Here’s the way the January 18th Los Angeles Times explains it: “A massive coal ash spill near Knoxville, Tenn., in 2008 forever changed life for Janie Clark’s family and left her husband with crippling health problems. So Clark was astounded late last year when she heard what the Environmental Protection Agency had done.
“In September, at the behest of power companies, the agency shelved a requirement that coal plants remove some of the most toxic chemicals from their wastewater. The infamous Kingston power plant that released millions of cubic yards of toxic coal ash into rivers was among some 50 plants given a reprieve.
“After the EPA’s action, the plant’s owners delayed new wastewater treatment technology for at least two years…. ‘I couldn’t believe it,’ Clark said. ‘It is like a slap in the face. It is like everything that has happened is just being ignored.’
“One year into the Trump administration’s unrelenting push to dilute and disable clean air and water policies, the impact is being felt in communities across the country. Power plants have been given expanded license to pollute, the dirtiest trucks are being allowed to remain on the roads, and punishment of the biggest environmental scofflaws is on the decline.

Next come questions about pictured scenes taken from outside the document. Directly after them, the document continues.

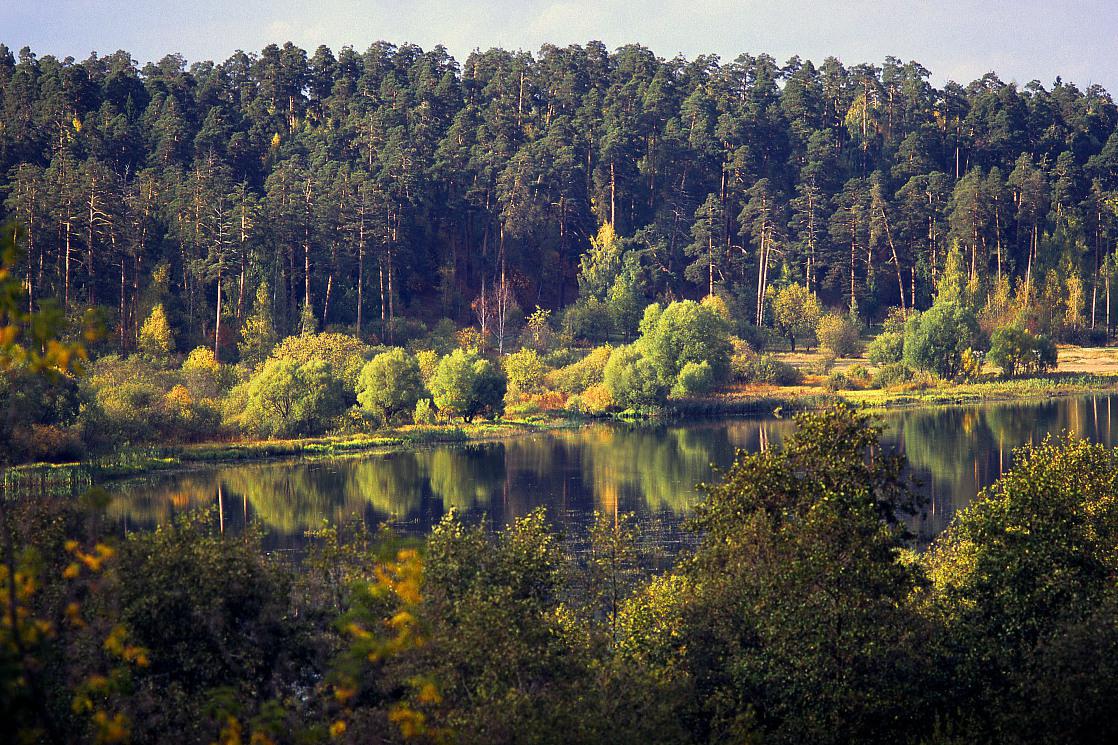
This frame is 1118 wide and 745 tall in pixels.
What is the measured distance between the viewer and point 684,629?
75.5 feet

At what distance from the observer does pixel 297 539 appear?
43.4 meters

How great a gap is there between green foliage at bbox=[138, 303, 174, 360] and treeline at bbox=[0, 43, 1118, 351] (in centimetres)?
206

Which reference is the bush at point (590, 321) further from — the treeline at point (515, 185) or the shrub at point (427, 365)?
Answer: the shrub at point (427, 365)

“The real-time effects of the most industry-friendly regulatory regime in decades are at times overshadowed by policy battles that are years from resolution. President Trump’s moves to shrink national monuments, return drilling to the waters off the West Coast and allow natural gas companies to release more methane into the air are destined to be tied up in court for the foreseeable future. The contentious Keystone XL pipeline may never get built as volatile oil prices threaten its profitability.

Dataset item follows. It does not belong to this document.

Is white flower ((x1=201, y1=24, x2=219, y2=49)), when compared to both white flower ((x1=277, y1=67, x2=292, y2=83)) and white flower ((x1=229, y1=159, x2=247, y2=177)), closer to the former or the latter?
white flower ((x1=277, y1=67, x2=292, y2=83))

“Yet the air and the water are already being affected as the administration tinkers with programs obscure to most Americans, with names like ‘Effluent Limitations Guidelines and Standards for Steam Electric Power Plants’ and ‘Air Quality Designations for Ozone.’
“The numbers emerging from the federal government’s database of enforcement actions against polluters show that from the time EPA Administrator Scott Pruitt took the helm early last year through November, the dollar amount of pollution-control equipment and cleanup activity the EPA demanded environmental scofflaws install dropped by more than 85%. Even compared with the dollar amount required during the same period of the George W. Bush administration, there is a drop-off of more than 50%.

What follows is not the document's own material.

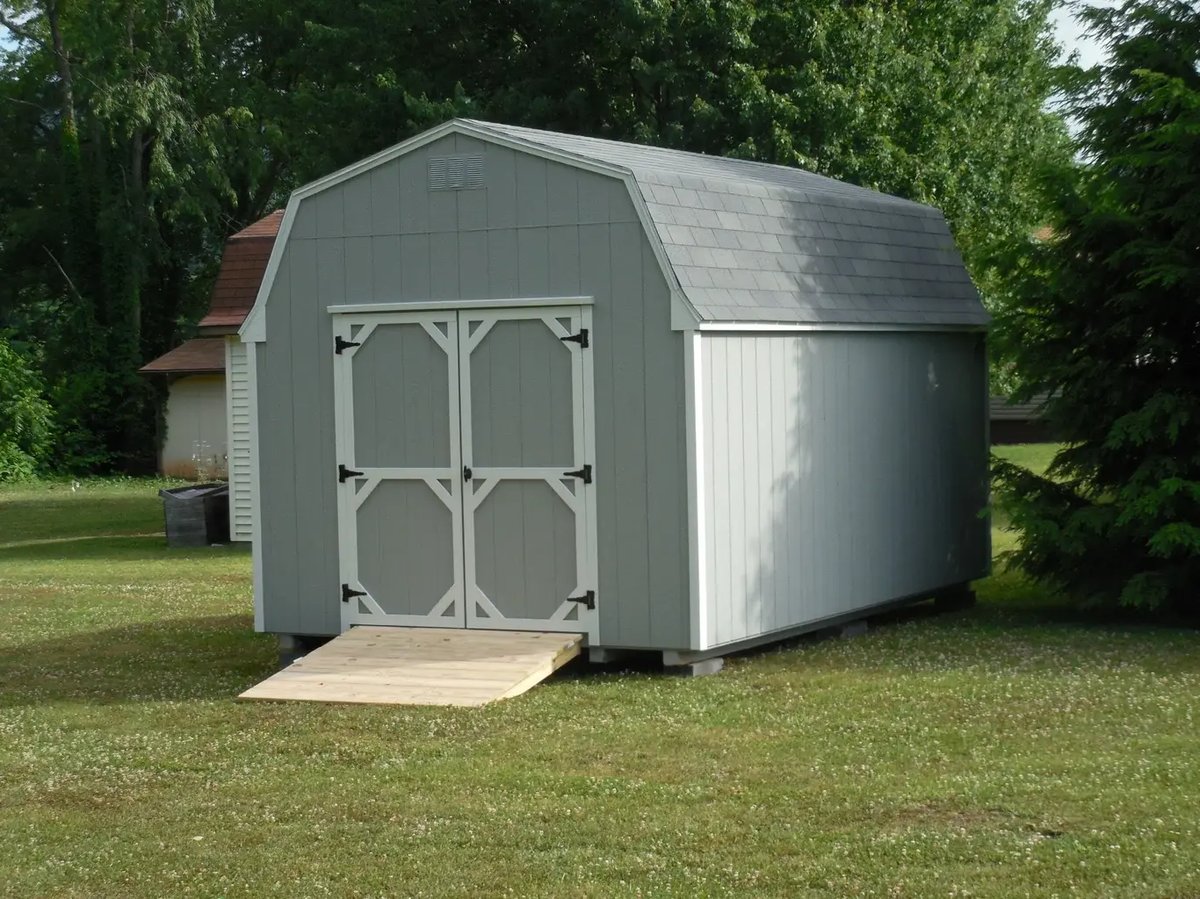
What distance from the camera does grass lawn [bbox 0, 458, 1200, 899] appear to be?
240 inches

“‘It is one thing to say we have a change of administration and a different level of emphasis and focus,’ said Cynthia Giles, who led the EPA’s enforcement office during the Obama administration and has analyzed the recent data. ‘But this kind of drop is not a change of emphasis. That is abandonment. That is a very, very big deal.’”
The story repeats itself all over the United States, from Michigan to North Carolina to West Virginia to Ohio (pictured above) to Oklahoma. Ordinary people don’t matter as well as those “job creators who aren’t really creating jobs” corporations who just generate more profits. A soaring stock market forgives all sins… until it stops soaring. It always stops soaring. And some of these new messes are going to cost billions and perhaps decades to clean up once a responsible government, dedicated to the people takes over… someday.
I’m Peter Dekom, and the damage that the Trump administration is inflicting on this nation will take decades to undo… to the extent that such damage is actually undoable.